The copper sector can expect to come out of the price and supply doldrums over the next 12 to 18 months according to an Australian company which has just raised A$13 million to progress its advanced copper project in Chile. And it would include a continued high profile presence in the electric car sector where more new era commodities such as lithium and cobalt are fancied as being market drivers.
Addressing the opening day today of the sixth Paydirt Latin America Downunder conference in Perth, Hot Chilli Managing Director, Christian Easterday, said it was obvious from recent years that a $3/lb copper price was the benchmark for whether a project was viable or not and an important incentive price for the copper development pipeline..

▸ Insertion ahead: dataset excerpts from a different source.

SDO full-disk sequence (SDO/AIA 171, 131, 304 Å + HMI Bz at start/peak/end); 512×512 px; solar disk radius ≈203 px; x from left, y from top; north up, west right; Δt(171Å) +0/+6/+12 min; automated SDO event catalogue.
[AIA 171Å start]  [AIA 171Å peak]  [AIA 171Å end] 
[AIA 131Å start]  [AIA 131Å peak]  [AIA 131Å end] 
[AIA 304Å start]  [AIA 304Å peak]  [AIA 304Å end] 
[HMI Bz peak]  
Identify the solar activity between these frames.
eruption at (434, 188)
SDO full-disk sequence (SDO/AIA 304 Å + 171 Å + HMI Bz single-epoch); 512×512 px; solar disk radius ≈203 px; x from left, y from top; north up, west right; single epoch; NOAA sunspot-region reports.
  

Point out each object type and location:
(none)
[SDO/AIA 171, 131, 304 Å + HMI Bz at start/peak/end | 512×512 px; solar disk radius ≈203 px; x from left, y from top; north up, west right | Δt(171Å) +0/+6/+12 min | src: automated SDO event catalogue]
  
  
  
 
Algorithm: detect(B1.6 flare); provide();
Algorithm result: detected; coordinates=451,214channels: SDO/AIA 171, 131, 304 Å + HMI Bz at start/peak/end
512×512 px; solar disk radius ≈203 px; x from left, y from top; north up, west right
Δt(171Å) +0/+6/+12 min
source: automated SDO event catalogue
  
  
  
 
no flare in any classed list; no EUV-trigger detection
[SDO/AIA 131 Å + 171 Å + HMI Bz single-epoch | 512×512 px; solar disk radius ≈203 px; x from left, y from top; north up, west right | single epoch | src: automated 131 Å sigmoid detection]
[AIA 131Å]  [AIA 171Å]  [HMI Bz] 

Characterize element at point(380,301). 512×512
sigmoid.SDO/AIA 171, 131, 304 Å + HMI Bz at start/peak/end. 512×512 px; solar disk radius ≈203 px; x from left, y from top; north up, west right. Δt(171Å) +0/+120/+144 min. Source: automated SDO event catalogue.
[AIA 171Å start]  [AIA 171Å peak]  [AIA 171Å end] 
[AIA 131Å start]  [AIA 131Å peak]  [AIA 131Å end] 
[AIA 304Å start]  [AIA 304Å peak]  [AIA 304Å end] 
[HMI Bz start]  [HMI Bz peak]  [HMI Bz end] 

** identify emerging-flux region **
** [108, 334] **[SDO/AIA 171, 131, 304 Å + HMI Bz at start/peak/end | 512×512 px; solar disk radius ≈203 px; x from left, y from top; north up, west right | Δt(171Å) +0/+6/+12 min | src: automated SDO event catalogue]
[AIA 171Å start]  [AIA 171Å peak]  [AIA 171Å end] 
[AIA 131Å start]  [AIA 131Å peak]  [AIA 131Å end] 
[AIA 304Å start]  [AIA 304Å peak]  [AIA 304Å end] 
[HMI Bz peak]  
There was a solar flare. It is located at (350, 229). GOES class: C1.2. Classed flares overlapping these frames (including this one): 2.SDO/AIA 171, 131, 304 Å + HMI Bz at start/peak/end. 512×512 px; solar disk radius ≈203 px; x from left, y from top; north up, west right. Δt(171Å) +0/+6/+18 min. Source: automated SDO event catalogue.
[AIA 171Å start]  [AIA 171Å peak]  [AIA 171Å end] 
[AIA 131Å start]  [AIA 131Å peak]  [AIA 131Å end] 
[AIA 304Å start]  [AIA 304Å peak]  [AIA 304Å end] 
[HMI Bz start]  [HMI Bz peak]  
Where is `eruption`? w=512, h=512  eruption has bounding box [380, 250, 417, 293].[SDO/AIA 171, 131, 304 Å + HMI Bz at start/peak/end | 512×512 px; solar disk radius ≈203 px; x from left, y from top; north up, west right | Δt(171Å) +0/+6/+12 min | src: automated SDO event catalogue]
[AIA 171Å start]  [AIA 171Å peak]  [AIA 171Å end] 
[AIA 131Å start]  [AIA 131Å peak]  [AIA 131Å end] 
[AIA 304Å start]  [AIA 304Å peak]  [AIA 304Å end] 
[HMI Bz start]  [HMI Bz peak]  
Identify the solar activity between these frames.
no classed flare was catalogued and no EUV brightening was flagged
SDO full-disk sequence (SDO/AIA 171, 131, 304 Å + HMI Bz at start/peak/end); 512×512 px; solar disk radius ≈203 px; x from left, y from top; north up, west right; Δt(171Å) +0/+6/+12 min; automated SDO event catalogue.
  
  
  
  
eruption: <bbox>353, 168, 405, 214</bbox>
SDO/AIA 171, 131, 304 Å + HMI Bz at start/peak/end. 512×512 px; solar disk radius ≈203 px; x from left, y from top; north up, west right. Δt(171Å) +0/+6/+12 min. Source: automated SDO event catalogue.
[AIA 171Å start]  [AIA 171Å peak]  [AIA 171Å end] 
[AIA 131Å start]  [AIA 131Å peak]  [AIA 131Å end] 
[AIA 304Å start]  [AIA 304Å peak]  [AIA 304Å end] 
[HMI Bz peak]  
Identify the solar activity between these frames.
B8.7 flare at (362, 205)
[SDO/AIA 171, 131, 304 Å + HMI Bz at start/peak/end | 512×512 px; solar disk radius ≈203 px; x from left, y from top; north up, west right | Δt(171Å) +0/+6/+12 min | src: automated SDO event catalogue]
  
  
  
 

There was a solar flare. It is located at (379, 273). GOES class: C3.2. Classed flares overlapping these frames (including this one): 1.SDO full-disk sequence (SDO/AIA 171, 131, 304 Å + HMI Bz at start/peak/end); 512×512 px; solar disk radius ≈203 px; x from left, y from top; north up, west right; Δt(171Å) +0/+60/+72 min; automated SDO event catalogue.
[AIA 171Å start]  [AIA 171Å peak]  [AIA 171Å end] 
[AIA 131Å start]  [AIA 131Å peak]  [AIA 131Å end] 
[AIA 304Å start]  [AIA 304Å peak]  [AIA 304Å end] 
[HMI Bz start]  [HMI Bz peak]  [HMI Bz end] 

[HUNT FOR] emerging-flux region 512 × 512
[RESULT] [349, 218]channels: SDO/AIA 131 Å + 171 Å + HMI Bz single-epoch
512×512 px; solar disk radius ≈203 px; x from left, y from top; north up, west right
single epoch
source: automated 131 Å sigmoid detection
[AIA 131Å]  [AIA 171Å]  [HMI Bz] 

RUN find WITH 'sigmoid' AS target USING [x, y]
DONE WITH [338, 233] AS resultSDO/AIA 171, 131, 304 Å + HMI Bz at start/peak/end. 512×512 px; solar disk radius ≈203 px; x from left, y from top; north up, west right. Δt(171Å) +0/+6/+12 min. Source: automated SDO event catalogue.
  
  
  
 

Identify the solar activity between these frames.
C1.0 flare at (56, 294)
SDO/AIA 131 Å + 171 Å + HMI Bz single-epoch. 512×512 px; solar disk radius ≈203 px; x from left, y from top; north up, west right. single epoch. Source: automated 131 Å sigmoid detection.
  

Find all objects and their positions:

“Anything below $3/lb has consigned projects to the uneconomic zone and it is little surprise that over this period, the number of Australian copper plays seeking new projects has collapsed from around 40 in our original peer group to just 13 companies currently,” Easterday said.
“But we believe the copper market is rising and moving out of its depressed cycle. One only has to look at the fact that Australia’s majors, BHP and Rio, have assigned substantial budgets this year to copper exploration, pointing to a reversal in attitudes to copper’s future prospects.”
On the much touted market dynamics for an increased global electric car market, Easterday said that sector remained the “icing on the cake” for copper.
“For all the talk and promotion, copper remains the most intensively used element in the electric car market,” Easterday said.
“Against lithium and other promoted metals, copper really stands out well and truly above anything else. When a market faces new technologies, the level of disruption to existing market dynamics is unpredictable – but copper remains king in electric car application.
“As such, we see a very tight copper environment becoming even tighter.”
Hot Chilli has an 80% stake in the Productora copper project JV in Chile, with shareholders voting on June 6 to approve a A$13 million unsecured Convertible Note funding package to pay off a $6.5 million loan liability and provide working capital for a second growth stage based on drilling out Productora to enable a development decision with 18 months.
Drilling is already underway, testing what Easterday describes as “large company making porphyry copper targets” at Productora.
Significantly, the cost and risk of running the drilling programs is all being borne by Blue Spec, a company owned by Hot Chilli’s Chairman, with no liability on Hot Chilli.
Chile is home to 30% of global copper production and hosts some of world’s largest porphyry copper mines
The PFS on Productora pointed to a minimum 10 year mine life, averaging 66,000 t/y of copper metal and 25,000 oz/y of gold in the first eight years.